_Exercise 1_
According to the CoGroupByKey text, which method returns the iterable for a given tag from a CoGbkResult?
_Exercise 2_
Pull out the stretch of the CoGroupByKey text from "String args[] = new" through "the same key.", word for word.

_Extract_
The `CoGroupByKey` is a `PTransform` that takes as input a `KeyedPCollectionTuple<K>` and returns a `PCollection<KV<K, CoGbkResult>>`.

Now we have to understand the CoGbkResult.  This is an object that contains multiple iterables where each iterable is associated with a tag.  For any given instance of CoGbkResult, we can ask it for the iterable for a given tag using the `CoGbkResult.getAll(tag)` method.


* [JavaDoc: Class CoGroupByKey](https://beam.apache.org/releases/javadoc/2.42.0/index.html?org/apache/beam/sdk/transforms/join/CoGroupByKey.html)
* [JavaDoc: Class TupleTag](https://beam.apache.org/releases/javadoc/2.42.0/org/apache/beam/sdk/values/TupleTag.html)
* [JavaDoc: Class KeyedPCollectionTuple](https://beam.apache.org/releases/javadoc/2.42.0/org/apache/beam/sdk/transforms/join/KeyedPCollectionTuple.html)
* [JavaDoc: Class CoGbkResult](https://beam.apache.org/releases/javadoc/2.42.0/org/apache/beam/sdk/transforms/join/CoGbkResult.html)
* [CoGroupByKey](https://beam.apache.org/documentation/transforms/java/aggregation/cogroupbykey/)


First, we define the dependencies that we wish to load from the Maven repositories.

In [1]:
%%loadFromPOM

<dependency>
  <groupId>org.apache.beam</groupId>
  <artifactId>beam-sdks-java-core</artifactId>
  <version>2.40.0</version>
</dependency>

<dependency>
  <groupId>org.apache.beam</groupId>
  <artifactId>beam-runners-direct-java</artifactId>
  <version>2.40.0</version>
  <scope>runtime</scope>
</dependency>

<dependency>
  <groupId>org.slf4j</groupId>
  <artifactId>slf4j-api</artifactId>
  <version>2.0.6</version>
</dependency>

Next we define our imports required for execution.

In [2]:
import java.util.Arrays;
import java.util.List;

import org.apache.beam.sdk.Pipeline;
import org.apache.beam.sdk.options.Default;
import org.apache.beam.sdk.options.Description;
import org.apache.beam.sdk.options.PipelineOptionsFactory;
import org.apache.beam.sdk.options.PipelineOptions;
import org.apache.beam.sdk.options.StreamingOptions;
import org.apache.beam.sdk.transforms.Create;
import org.apache.beam.sdk.transforms.GroupByKey;
import org.apache.beam.sdk.values.PCollection;
import org.apache.beam.sdk.transforms.DoFn;
import org.apache.beam.sdk.transforms.ParDo;
import org.apache.beam.sdk.coders.KvCoder;
import org.apache.beam.sdk.coders.StringUtf8Coder;
import org.apache.beam.sdk.values.KV;
import org.apache.beam.sdk.values.PDone;
import org.apache.beam.sdk.values.TupleTag;
import org.apache.beam.sdk.transforms.join.CoGbkResult;
import org.apache.beam.sdk.transforms.join.KeyedPCollectionTuple;
import org.apache.beam.sdk.transforms.join.CoGroupByKey;

String args[] = new String[] {};
var options = PipelineOptionsFactory.fromArgs(args).withValidation().create();

And now we perform a Group By Key.  See how we have grouped all the keys and the resulting values are all the element values with the same key.

_Provided information_

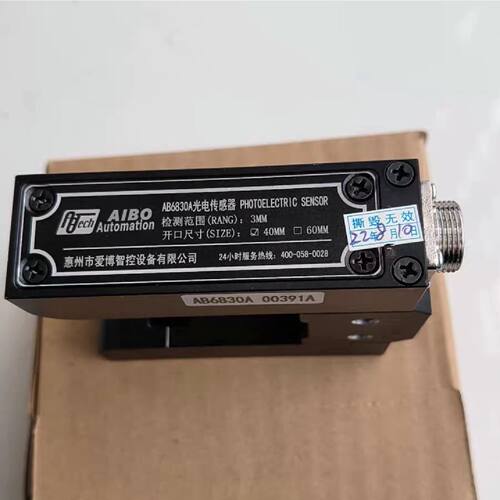 议价全新爱博AB6830A光电传感器简易包装现货议价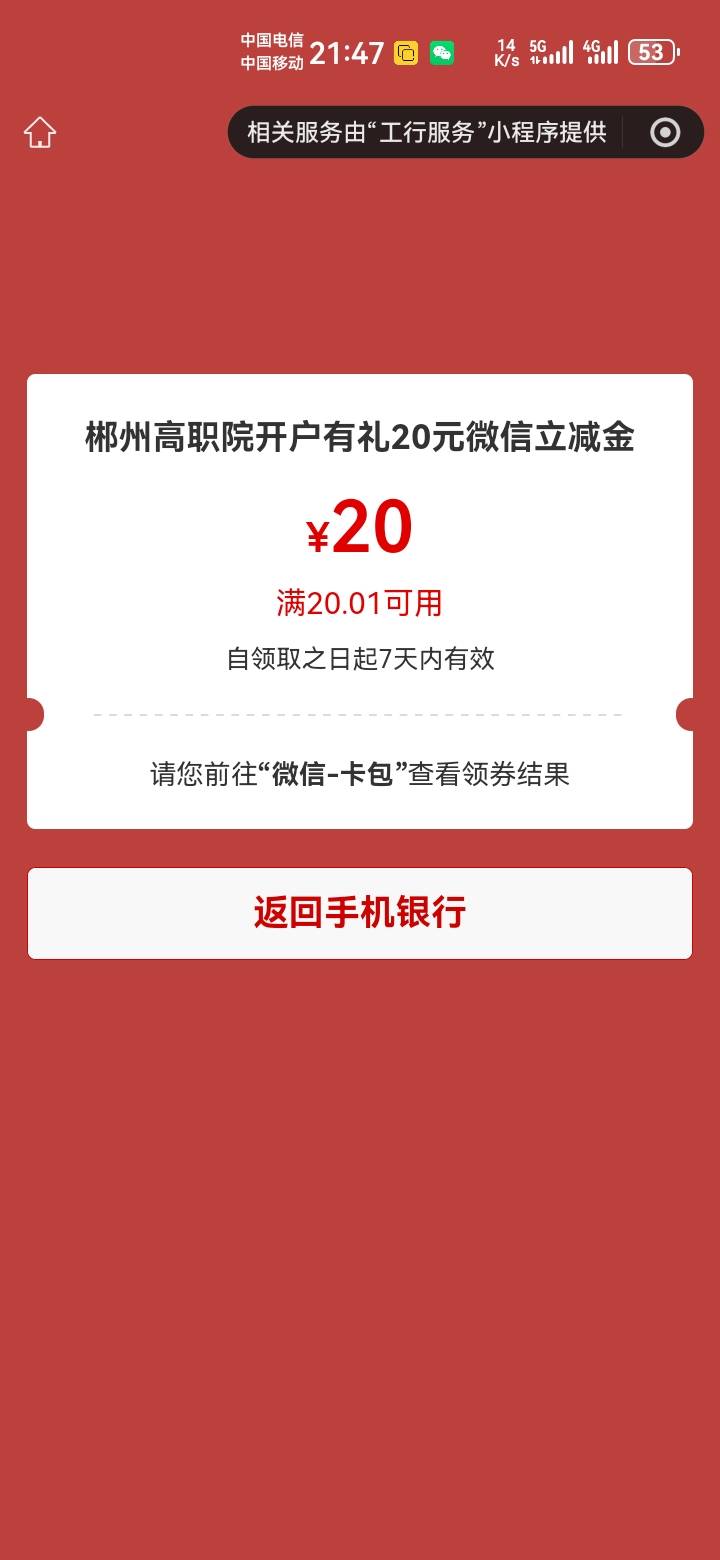 大黑耗子就一个20，那个老哥发的云盘的fake定位不了，之前用正版的就行，不过用正版要59 / 作者:吼烦丶 / 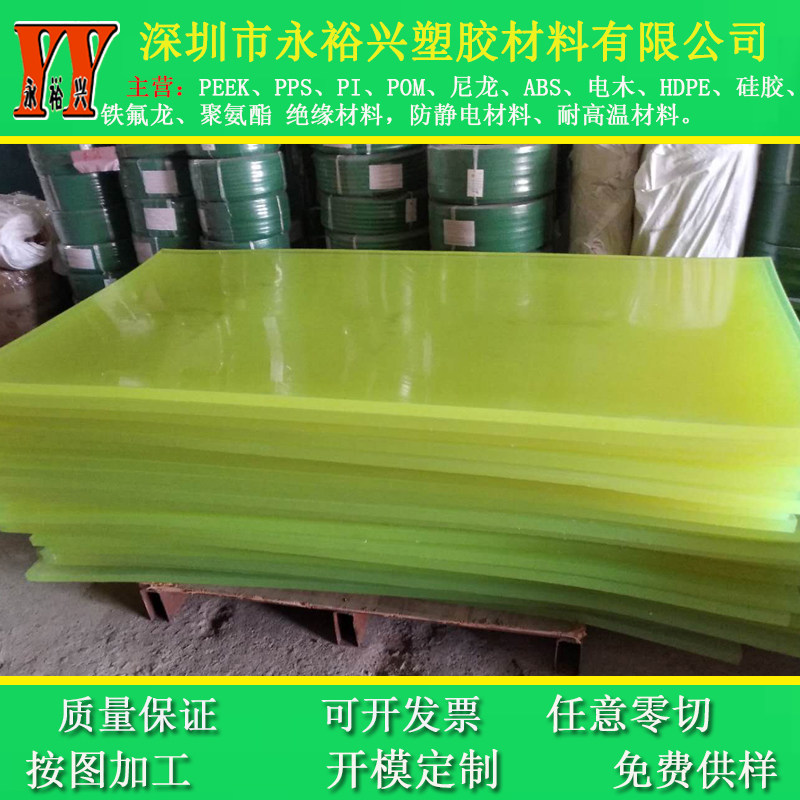 聚氨酯板材 PU管 垫圈 防撞块 方条棒 加工开模定制牛筋. 优力胶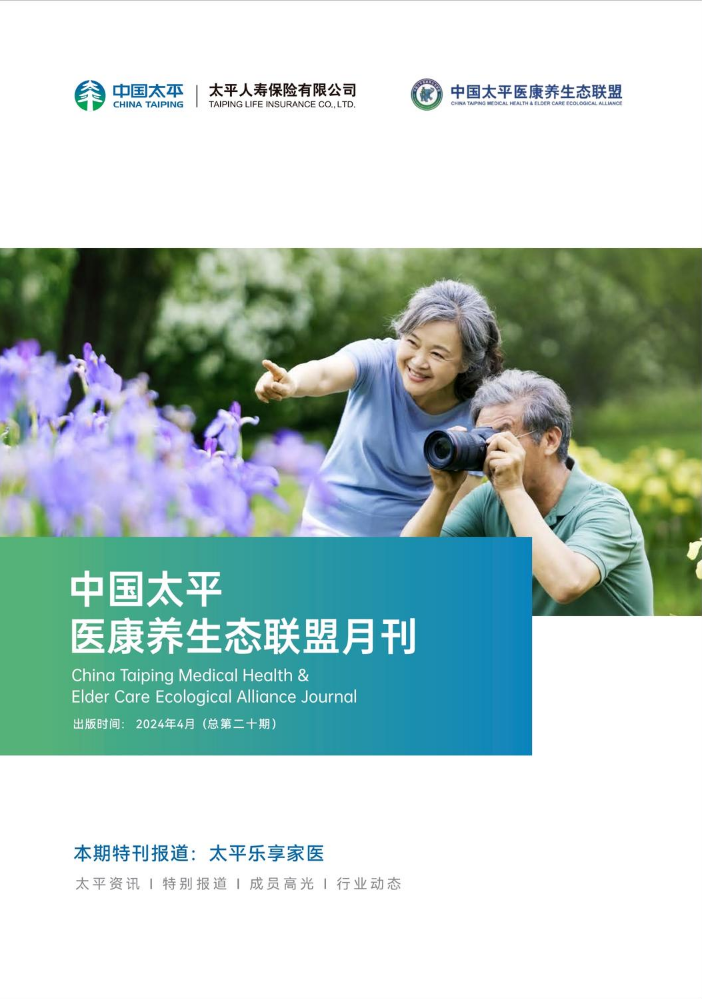 中国太平医康养生态联盟月刊——太平乐享家医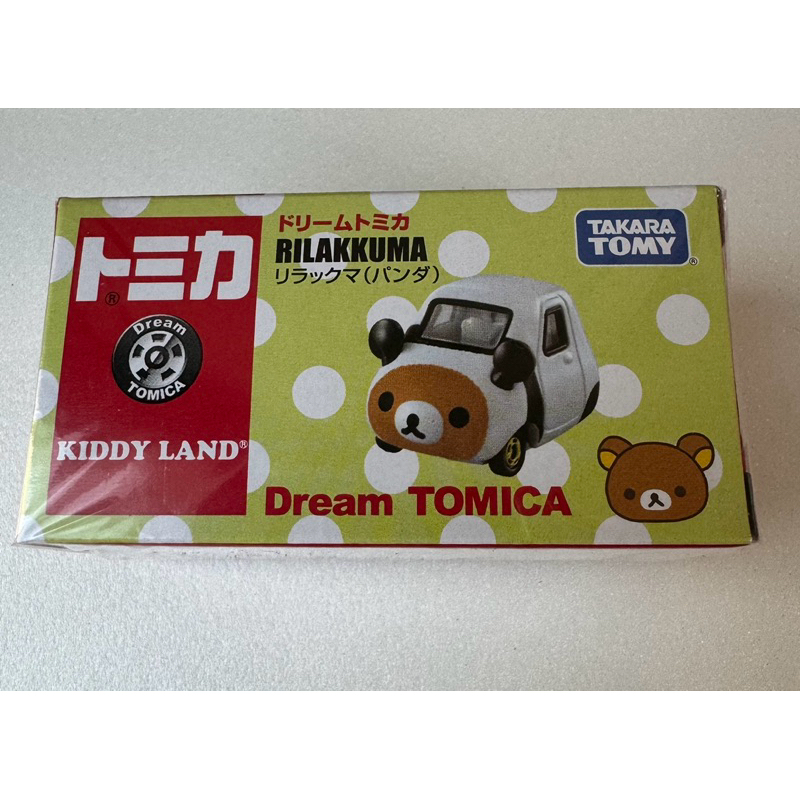 日本代購 Tomica Kiddy Land 日本國內限定 Rilakkuma 拉拉熊 Dream 2024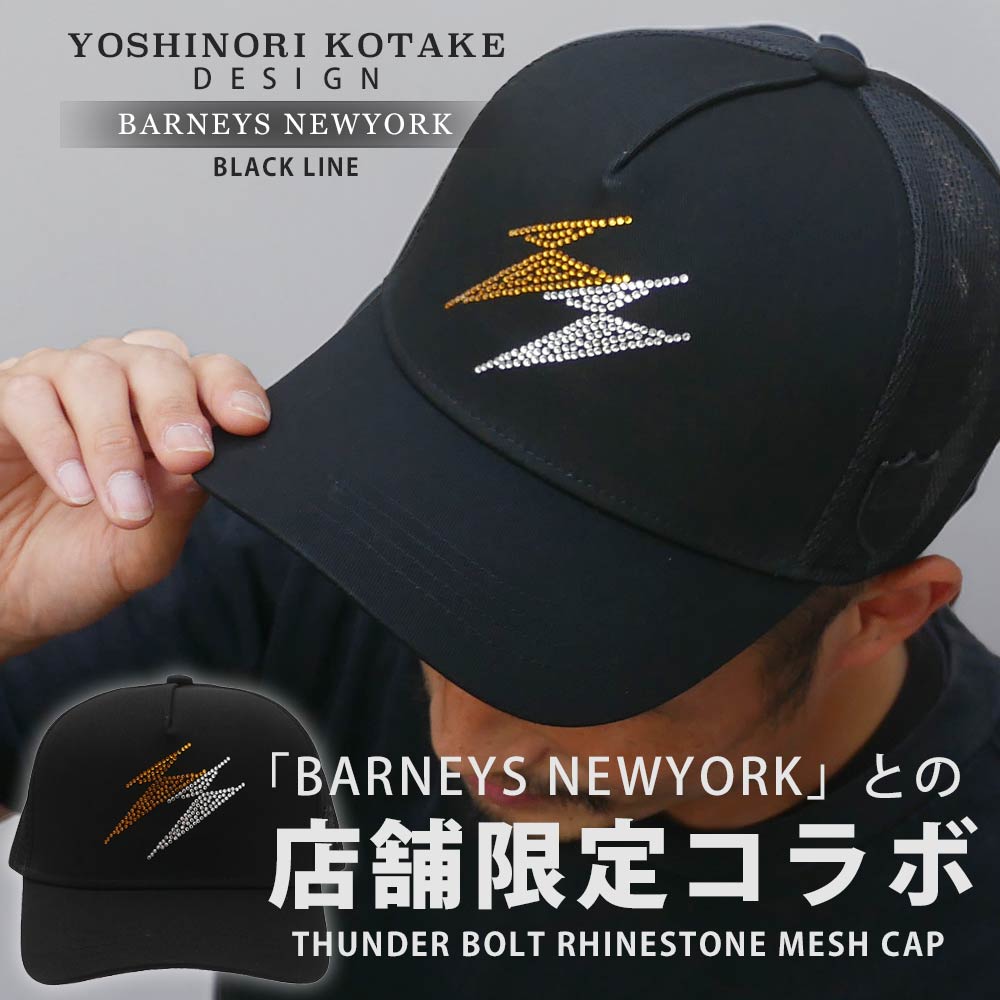 楽天市場】【価格見直しました】 新品 ヨシノリコタケ YOSHINORI
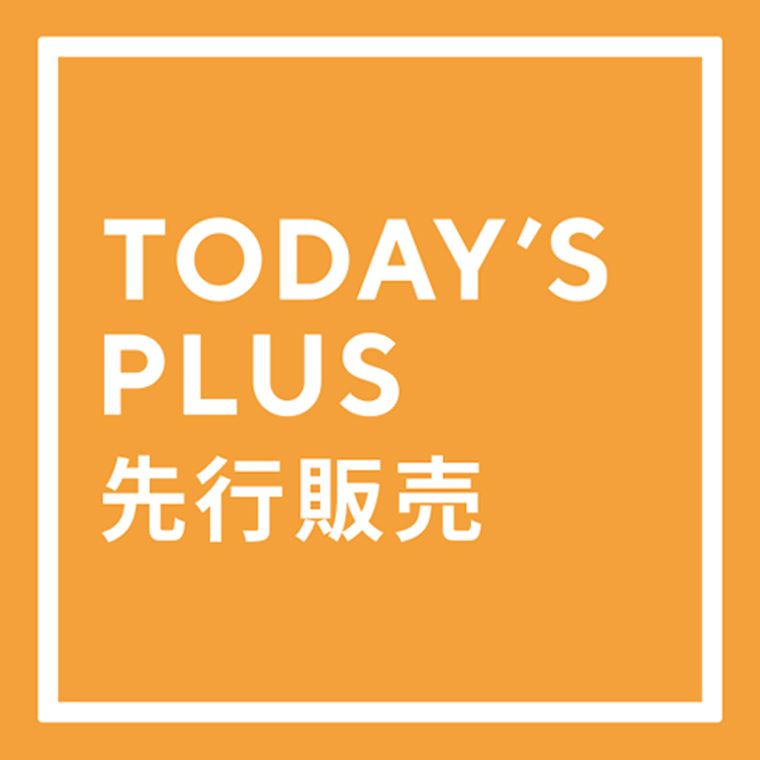 サステナブル特集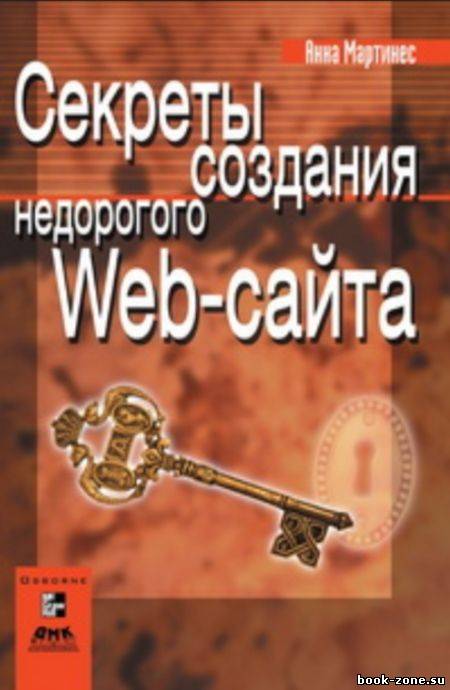 Секреты создания недорогого Web-сайта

_Result 1_
The `CoGbkResult.getAll(tag)` method.

_Result 2_
String args[] = new String[] {};
var options = PipelineOptionsFactory.fromArgs(args).withValidation().create();

And now we perform a Group By Key.  See how we have grouped all the keys and the resulting values are all the element values with the same key.